There is nothing defensible about this. Absolutely nothing. The post in which Whelan outs publius doesn't even contain a response to his arguments, just ad hominem attacks and claims that publius - who's a law professor - has "a dismal understanding of the legal matters he opined on" (which, judging from Whelan's hilarious misunderstanding of the role of policy in the legal system, seems like all too much projection). And his claim that using a psuedonym displays some sort of "cowardice" is all so much macho posturing, with no understanding of the damage non-anonymous blogging can do to one's legal or academic career (or, in publius' case, to relations with family).

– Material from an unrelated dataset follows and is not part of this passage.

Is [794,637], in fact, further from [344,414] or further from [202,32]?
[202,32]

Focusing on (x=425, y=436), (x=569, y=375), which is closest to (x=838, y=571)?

Unlike publius, I'm no lawyer, so I can't really suggest a recourse other than explaining just how abhorrent Whelan's actions are - which he has done, in characteristically eloquent fashion. But it's truly horrifying to see someone who fashions himself an intellectual - and who leads an at least marginally respectable think tank - sink to such depths of harassment and character assassination. Whelan is not trying to enlighten his readers; he is trying to disrupt, if not destroy, publius' professional and personal life. As someone who, for four years, had to rely on others' willingness to respect my anonymity in order to experience some semblance of a normal, private adolescence, few things offend me more.
But I think it behooves Whelan's hosts - the editorial staff of National Review Online - to consider whether they want someone who personally harasses his interlocutors on their website, let alone their payroll. At the very least, I think they owe their readers an explanation if they choose to maintain their association such a bad blogospheric citizen.